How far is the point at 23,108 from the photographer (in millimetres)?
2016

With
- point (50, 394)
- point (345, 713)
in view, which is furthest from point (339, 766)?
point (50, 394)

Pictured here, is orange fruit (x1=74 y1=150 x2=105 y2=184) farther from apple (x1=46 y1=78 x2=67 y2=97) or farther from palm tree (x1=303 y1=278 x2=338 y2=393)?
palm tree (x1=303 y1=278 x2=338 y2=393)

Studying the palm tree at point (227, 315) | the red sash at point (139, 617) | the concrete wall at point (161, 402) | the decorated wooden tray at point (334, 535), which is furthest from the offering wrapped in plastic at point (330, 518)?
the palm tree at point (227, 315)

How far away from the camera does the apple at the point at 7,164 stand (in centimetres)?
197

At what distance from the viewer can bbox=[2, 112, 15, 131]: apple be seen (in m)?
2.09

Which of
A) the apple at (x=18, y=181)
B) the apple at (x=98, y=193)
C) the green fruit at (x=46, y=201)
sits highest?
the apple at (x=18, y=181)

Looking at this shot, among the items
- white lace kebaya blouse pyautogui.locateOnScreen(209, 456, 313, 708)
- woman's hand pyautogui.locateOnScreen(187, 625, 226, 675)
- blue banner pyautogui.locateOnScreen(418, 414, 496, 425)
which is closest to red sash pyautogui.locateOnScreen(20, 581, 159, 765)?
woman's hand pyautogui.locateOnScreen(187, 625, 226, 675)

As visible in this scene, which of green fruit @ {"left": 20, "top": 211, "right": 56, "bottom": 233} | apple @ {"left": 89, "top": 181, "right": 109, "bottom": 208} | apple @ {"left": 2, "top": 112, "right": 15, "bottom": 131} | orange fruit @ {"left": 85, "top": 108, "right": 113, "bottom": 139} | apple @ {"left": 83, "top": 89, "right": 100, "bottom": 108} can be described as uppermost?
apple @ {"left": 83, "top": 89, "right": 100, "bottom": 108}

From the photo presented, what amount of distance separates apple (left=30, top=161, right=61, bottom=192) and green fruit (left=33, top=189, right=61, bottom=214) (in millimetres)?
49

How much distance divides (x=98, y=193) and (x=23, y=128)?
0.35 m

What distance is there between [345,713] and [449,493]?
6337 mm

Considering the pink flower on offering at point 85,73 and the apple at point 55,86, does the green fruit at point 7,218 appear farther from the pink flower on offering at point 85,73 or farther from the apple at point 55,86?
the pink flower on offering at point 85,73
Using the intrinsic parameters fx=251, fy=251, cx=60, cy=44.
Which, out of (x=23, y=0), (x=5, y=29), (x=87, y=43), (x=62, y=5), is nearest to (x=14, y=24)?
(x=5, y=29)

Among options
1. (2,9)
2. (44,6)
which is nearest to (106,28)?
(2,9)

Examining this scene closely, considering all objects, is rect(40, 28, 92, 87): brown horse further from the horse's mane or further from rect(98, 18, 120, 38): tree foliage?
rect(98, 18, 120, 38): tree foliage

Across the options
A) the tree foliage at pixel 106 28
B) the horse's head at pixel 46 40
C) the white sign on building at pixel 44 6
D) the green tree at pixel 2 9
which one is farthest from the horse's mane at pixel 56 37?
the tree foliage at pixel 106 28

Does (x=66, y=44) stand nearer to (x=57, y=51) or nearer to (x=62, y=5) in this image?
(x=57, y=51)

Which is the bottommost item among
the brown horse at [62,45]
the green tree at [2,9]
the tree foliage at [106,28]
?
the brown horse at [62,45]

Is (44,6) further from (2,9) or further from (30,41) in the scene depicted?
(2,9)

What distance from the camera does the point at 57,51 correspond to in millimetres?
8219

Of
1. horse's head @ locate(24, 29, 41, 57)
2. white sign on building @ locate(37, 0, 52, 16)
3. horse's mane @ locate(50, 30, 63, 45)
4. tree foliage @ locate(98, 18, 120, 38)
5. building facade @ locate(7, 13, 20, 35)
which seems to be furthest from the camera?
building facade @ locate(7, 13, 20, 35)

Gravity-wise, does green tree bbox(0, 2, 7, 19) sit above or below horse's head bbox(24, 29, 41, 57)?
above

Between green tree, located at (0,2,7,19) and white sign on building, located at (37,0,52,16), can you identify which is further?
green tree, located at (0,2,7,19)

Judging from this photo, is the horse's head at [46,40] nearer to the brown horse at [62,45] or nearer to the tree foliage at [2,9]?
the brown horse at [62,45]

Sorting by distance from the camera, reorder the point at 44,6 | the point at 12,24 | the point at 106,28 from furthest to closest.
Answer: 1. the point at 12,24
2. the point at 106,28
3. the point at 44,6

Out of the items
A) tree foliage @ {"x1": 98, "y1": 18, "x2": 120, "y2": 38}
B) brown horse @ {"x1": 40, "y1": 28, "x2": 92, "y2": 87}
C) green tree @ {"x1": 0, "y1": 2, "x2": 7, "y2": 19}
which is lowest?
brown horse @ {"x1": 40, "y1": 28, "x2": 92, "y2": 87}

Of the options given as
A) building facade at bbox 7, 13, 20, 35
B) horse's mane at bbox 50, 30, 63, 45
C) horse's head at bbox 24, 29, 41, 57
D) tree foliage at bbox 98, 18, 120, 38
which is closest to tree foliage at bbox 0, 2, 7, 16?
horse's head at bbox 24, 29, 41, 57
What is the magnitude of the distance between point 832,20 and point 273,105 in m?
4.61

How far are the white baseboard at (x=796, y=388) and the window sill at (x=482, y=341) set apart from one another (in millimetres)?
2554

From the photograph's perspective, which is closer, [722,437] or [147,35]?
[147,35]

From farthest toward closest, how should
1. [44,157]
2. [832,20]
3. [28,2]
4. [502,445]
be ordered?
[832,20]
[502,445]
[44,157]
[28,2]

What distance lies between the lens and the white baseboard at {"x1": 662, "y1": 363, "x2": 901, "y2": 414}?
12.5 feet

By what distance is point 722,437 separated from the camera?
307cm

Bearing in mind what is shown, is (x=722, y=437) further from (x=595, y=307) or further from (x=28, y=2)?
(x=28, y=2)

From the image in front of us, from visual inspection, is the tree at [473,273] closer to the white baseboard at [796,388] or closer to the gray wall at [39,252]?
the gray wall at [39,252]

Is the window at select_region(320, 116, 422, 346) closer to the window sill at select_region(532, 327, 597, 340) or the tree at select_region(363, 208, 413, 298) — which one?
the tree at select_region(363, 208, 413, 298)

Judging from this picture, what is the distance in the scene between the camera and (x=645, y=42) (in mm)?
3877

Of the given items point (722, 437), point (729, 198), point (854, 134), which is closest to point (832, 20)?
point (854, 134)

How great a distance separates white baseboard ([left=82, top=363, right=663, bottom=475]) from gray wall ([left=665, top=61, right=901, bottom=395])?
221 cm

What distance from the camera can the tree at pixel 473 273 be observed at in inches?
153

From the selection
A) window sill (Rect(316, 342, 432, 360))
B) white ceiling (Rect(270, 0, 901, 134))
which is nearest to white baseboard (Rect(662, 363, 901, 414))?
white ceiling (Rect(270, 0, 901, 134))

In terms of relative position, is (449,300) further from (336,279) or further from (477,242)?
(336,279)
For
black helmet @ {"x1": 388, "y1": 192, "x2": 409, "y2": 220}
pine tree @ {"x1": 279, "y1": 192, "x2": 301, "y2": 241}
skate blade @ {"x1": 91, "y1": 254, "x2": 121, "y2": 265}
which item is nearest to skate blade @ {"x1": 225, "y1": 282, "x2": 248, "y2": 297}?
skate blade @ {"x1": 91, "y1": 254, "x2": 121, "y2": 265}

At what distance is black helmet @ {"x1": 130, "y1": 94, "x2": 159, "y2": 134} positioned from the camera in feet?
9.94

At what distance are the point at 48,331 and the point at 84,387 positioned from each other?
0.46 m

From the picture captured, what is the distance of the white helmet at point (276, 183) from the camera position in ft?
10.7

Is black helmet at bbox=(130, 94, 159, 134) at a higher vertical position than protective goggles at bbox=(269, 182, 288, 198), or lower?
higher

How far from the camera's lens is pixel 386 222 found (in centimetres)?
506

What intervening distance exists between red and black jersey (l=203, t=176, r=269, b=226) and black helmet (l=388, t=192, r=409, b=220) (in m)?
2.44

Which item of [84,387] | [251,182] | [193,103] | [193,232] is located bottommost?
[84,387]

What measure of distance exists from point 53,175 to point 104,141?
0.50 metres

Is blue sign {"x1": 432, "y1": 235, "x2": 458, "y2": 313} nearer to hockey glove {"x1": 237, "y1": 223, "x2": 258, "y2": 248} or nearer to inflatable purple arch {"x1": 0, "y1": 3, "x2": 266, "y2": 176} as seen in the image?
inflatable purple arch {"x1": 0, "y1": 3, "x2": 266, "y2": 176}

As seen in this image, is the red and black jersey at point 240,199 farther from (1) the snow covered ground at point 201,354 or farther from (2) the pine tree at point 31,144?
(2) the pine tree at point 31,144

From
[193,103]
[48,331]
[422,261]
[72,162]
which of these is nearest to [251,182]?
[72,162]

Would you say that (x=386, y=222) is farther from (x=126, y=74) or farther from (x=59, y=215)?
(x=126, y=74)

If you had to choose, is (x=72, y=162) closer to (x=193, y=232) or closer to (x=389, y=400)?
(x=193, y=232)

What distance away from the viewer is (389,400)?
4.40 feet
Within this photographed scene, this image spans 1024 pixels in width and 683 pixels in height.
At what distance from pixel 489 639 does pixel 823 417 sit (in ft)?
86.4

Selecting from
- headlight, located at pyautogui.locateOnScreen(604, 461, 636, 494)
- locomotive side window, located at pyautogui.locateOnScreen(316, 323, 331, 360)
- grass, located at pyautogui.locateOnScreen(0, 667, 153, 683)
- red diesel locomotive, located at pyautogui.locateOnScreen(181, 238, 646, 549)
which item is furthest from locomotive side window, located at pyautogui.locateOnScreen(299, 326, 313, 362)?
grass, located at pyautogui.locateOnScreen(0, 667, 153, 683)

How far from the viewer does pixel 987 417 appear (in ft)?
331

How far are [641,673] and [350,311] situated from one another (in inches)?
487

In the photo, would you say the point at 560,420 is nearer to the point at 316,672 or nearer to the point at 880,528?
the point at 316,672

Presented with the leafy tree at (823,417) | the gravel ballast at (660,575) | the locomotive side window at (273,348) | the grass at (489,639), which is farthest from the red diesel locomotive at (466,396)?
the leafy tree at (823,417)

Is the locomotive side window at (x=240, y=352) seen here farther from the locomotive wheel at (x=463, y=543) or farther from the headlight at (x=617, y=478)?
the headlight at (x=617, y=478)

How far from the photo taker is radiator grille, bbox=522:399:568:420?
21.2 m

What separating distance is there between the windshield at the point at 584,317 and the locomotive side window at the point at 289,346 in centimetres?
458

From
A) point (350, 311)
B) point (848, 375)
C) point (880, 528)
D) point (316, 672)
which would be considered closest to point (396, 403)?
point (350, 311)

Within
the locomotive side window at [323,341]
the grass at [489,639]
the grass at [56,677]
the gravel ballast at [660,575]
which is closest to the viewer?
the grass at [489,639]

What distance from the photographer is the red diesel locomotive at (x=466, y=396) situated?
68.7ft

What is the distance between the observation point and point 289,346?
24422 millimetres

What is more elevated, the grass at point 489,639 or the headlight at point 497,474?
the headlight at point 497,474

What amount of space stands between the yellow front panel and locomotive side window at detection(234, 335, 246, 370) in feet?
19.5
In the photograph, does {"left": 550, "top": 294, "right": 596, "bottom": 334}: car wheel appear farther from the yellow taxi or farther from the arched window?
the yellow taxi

TASK INSTRUCTIONS ▸
Copy out the rows again, from the line containing "Using the intrinsic" through the line containing "3. the point at 44,6", including both of those lines.

SOLUTION TO THE PROBLEM ▸
Using the intrinsic parameters fx=251, fy=251, cx=60, cy=44.
Which, out of (x=23, y=0), (x=5, y=29), (x=87, y=43), (x=62, y=5), is nearest to (x=14, y=24)?
(x=5, y=29)

Among options
1. (2,9)
2. (44,6)
which is nearest to (106,28)?
(2,9)

Examining this scene closely, considering all objects, is rect(40, 28, 92, 87): brown horse further from the horse's mane or further from rect(98, 18, 120, 38): tree foliage?
rect(98, 18, 120, 38): tree foliage

Across the options
A) the tree foliage at pixel 106 28
B) the horse's head at pixel 46 40
C) the white sign on building at pixel 44 6
D) the green tree at pixel 2 9
which one is farthest from the horse's mane at pixel 56 37?
the tree foliage at pixel 106 28

Does (x=66, y=44) stand nearer to (x=57, y=51) or nearer to (x=62, y=5) in this image?
(x=57, y=51)

Which is the bottommost item among
the brown horse at [62,45]
the green tree at [2,9]
the tree foliage at [106,28]
?
the brown horse at [62,45]

Is (44,6) further from (2,9) or further from (30,41) in the scene depicted?
(2,9)

What distance from the camera does the point at 57,51 correspond to in millimetres?
8219

Of
1. horse's head @ locate(24, 29, 41, 57)
2. white sign on building @ locate(37, 0, 52, 16)
3. horse's mane @ locate(50, 30, 63, 45)
4. tree foliage @ locate(98, 18, 120, 38)
5. building facade @ locate(7, 13, 20, 35)
which seems to be furthest from the camera?
building facade @ locate(7, 13, 20, 35)

Gravity-wise, does green tree bbox(0, 2, 7, 19) sit above or below horse's head bbox(24, 29, 41, 57)?
above

Between green tree, located at (0,2,7,19) and white sign on building, located at (37,0,52,16), can you identify which is further?
green tree, located at (0,2,7,19)

Judging from this photo, is the horse's head at [46,40] nearer to the brown horse at [62,45] or nearer to the tree foliage at [2,9]?
the brown horse at [62,45]

Sorting by distance from the camera, reorder the point at 44,6 | the point at 12,24 | the point at 106,28 from furthest to closest.
Answer: 1. the point at 12,24
2. the point at 106,28
3. the point at 44,6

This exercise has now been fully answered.